- Born: Sheila Mary Dunn 11 April 1940 Wolverhampton, England
- Died: 3 March 2004 (aged 63) Twickenham, Middlesex, England
- Occupation: Actor
- Spouse: Douglas Camfield ​ ​(m. 1965; died 1984)​
- Children: 1

= Sheila Dunn =

English actress (1940–2004)

Sheila Mary Dunn (11 April 1940 – 3 March 2004) was an actress who worked both on television and in the theatre. She also performed under her married name, Sheila Camfield.
==Profile==
Dunn's father was Bill Dunn, a former ICI chairman who invented the bullet-proof engine for the Spitfire.

She appeared in two editions of The Wednesday Play in the early part of her career.
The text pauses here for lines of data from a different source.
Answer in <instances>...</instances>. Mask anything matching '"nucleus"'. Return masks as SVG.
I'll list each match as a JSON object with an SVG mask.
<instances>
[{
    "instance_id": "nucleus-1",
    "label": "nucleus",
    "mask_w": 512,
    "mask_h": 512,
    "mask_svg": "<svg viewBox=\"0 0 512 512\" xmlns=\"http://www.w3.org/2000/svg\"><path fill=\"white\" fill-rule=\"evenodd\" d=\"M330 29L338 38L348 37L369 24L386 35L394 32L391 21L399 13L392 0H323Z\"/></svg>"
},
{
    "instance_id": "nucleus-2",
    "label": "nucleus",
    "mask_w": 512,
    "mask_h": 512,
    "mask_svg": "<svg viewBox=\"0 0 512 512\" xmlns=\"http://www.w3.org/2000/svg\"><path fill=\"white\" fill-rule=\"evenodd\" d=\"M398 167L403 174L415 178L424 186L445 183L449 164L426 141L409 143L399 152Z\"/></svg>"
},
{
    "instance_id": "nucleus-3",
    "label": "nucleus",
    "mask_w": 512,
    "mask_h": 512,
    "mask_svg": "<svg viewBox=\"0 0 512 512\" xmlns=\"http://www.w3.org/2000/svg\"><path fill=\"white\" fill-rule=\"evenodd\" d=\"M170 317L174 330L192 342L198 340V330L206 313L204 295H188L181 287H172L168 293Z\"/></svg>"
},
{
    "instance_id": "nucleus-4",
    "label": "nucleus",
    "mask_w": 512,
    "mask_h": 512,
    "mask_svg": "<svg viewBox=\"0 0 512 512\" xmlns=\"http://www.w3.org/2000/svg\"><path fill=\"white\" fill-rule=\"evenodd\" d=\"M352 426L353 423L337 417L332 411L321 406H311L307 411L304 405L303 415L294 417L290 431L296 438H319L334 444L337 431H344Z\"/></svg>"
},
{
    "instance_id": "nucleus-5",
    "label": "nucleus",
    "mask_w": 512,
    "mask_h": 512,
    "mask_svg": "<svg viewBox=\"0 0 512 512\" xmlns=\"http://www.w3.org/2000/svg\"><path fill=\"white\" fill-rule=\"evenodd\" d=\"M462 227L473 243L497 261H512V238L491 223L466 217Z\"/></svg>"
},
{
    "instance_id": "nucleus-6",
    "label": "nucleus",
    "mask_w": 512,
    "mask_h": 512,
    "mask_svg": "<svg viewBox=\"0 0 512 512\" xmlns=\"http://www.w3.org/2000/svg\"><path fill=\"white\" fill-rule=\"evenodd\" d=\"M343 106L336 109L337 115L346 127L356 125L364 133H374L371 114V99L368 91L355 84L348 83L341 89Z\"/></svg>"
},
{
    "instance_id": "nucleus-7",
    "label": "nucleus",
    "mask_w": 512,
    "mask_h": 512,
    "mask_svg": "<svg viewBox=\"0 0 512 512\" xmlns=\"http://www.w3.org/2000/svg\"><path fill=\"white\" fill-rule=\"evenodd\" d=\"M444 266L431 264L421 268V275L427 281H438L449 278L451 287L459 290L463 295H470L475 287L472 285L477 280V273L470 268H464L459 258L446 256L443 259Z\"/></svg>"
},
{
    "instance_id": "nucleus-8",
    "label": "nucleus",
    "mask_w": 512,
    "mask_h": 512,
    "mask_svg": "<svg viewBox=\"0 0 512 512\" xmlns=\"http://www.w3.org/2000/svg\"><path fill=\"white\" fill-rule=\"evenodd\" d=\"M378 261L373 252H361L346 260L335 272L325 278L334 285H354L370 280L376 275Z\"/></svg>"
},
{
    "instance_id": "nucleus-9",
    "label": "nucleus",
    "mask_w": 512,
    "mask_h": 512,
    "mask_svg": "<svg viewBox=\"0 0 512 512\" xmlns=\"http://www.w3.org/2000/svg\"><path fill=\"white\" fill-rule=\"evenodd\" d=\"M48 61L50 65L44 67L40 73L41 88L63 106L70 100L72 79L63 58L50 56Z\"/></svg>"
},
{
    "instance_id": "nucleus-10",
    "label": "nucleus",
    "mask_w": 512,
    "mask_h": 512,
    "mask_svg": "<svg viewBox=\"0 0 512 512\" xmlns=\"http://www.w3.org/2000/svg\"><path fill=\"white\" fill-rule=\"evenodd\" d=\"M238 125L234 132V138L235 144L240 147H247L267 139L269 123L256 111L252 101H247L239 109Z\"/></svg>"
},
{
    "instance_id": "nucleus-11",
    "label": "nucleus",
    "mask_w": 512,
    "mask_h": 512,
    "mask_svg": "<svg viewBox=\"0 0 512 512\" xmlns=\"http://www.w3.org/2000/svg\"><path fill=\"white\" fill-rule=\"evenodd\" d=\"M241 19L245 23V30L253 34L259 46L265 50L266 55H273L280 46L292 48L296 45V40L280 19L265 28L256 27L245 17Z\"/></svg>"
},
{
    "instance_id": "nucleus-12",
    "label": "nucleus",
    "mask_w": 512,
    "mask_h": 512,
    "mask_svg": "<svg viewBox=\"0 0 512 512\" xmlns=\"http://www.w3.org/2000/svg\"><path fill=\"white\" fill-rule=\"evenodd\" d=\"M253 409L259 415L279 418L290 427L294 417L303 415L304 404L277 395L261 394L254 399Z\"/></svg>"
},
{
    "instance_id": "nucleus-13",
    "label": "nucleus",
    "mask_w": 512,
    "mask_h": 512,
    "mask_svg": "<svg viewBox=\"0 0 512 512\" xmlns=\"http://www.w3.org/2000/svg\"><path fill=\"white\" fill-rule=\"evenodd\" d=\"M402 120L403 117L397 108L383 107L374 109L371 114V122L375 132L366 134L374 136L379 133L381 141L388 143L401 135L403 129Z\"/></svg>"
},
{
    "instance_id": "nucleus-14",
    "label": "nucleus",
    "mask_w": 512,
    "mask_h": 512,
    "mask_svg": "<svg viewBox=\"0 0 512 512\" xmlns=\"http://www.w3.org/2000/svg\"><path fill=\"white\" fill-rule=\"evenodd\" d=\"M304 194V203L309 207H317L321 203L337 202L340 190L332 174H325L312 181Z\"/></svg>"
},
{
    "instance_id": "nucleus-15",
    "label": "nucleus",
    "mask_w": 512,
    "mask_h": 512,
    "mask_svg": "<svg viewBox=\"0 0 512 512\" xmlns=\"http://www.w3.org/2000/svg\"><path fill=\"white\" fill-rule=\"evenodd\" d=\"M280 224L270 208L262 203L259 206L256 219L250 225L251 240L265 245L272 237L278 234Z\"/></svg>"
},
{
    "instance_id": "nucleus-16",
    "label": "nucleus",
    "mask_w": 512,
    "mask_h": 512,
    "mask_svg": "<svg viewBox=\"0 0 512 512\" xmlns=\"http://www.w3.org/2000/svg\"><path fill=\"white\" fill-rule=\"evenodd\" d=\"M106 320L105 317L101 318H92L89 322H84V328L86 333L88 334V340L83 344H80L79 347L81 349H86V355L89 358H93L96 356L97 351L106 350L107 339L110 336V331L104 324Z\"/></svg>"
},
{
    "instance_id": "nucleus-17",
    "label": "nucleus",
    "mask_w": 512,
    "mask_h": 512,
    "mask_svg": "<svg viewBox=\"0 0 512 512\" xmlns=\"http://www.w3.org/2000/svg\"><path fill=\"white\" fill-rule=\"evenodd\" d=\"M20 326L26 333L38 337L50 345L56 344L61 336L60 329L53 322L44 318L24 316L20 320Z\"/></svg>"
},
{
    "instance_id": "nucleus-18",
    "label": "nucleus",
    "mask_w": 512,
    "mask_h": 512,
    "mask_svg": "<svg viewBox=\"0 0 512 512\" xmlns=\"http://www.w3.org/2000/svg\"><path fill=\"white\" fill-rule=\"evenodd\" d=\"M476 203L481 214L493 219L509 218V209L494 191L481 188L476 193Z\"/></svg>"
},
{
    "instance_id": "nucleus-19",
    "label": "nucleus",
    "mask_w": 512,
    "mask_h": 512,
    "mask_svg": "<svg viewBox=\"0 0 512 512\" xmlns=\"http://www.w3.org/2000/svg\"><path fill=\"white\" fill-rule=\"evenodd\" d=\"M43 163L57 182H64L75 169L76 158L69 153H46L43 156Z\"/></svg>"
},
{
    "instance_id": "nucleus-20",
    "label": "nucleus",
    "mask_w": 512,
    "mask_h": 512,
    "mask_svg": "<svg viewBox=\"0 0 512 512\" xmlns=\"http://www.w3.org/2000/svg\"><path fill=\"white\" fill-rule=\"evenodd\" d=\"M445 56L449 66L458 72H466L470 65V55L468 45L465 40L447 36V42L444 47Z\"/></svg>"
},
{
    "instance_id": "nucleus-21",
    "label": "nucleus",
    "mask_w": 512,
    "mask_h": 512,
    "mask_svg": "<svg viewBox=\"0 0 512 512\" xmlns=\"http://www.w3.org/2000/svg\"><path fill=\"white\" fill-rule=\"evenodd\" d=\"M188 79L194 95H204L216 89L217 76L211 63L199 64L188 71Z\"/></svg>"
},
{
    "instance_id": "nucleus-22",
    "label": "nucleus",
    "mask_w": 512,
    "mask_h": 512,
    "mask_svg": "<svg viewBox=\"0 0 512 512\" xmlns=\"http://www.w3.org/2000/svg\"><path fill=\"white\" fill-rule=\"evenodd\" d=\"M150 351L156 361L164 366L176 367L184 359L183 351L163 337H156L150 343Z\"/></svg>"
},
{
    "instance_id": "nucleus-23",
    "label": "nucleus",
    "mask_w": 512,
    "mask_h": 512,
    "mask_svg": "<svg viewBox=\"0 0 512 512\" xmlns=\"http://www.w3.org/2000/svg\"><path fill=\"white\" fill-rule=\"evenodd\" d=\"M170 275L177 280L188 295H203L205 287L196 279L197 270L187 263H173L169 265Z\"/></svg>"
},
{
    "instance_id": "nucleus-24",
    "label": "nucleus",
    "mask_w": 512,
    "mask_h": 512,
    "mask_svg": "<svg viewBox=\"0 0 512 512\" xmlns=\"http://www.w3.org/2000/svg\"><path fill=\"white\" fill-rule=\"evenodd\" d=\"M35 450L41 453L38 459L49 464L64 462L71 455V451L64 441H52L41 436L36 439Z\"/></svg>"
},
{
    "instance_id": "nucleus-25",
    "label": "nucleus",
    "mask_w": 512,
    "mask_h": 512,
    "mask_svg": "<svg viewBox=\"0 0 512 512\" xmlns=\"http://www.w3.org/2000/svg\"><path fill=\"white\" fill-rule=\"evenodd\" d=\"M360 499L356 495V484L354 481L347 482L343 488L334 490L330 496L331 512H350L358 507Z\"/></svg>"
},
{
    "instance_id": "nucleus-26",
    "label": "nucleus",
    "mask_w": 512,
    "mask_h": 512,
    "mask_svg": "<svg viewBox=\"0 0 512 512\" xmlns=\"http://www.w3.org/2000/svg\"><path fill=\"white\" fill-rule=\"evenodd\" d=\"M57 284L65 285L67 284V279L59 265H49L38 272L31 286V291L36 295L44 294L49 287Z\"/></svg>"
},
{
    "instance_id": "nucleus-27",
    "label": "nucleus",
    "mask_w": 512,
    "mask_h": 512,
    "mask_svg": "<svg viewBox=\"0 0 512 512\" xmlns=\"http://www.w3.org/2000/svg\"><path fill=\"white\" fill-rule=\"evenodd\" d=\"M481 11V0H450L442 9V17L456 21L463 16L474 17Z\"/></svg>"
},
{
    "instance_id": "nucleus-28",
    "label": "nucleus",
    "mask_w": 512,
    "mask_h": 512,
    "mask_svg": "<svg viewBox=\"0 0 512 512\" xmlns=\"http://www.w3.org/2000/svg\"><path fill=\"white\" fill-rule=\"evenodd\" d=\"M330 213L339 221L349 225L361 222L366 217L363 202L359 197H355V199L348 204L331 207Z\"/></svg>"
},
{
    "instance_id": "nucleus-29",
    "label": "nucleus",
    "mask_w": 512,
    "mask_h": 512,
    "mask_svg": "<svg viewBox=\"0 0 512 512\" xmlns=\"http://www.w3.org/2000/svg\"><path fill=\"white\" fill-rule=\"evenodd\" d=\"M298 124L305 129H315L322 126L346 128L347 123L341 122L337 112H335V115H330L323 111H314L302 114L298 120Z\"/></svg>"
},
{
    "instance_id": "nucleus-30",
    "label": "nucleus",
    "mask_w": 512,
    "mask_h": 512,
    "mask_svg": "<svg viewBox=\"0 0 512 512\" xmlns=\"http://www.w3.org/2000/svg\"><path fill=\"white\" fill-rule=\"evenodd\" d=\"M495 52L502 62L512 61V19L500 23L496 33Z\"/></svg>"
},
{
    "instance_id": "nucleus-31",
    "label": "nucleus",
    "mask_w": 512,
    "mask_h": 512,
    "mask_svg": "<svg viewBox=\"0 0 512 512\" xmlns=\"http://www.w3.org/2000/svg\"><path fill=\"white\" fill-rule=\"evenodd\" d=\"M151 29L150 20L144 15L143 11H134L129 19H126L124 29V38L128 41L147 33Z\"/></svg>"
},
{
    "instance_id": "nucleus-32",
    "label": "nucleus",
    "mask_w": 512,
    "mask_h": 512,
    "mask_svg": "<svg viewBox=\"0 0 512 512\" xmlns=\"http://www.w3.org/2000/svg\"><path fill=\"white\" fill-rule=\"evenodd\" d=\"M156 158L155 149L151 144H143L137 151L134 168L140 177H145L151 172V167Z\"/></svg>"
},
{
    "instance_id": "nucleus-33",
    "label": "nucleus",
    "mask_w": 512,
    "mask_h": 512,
In 1965 she married director Douglas Camfield, after which she appeared in a number of drama series and serials directed by him, including Shoestring, Target, and three Doctor Who serials: The Daleks' Master Plan (1965), The Invasion (1968) and Inferno (1970).

She also appeared in episodes of Z-Cars, The Bill, Kessler and Mistress of Hardwick.

Her most prolific role in the latter stages of her career was in the Harry Hill TV series in which she played Harry's mother.

For over 25 years she worked and performed for the Richmond Shakespeare Society in Twickenham, including in the box office and behind the bar, as well as on stage.

She died peacefully at her home in Twickenham on 3 March 2004. Her funeral was held on 15 March at Mortlake Crematorium, with a celebration of her life held afterwards at the Mary Wallace Theatre.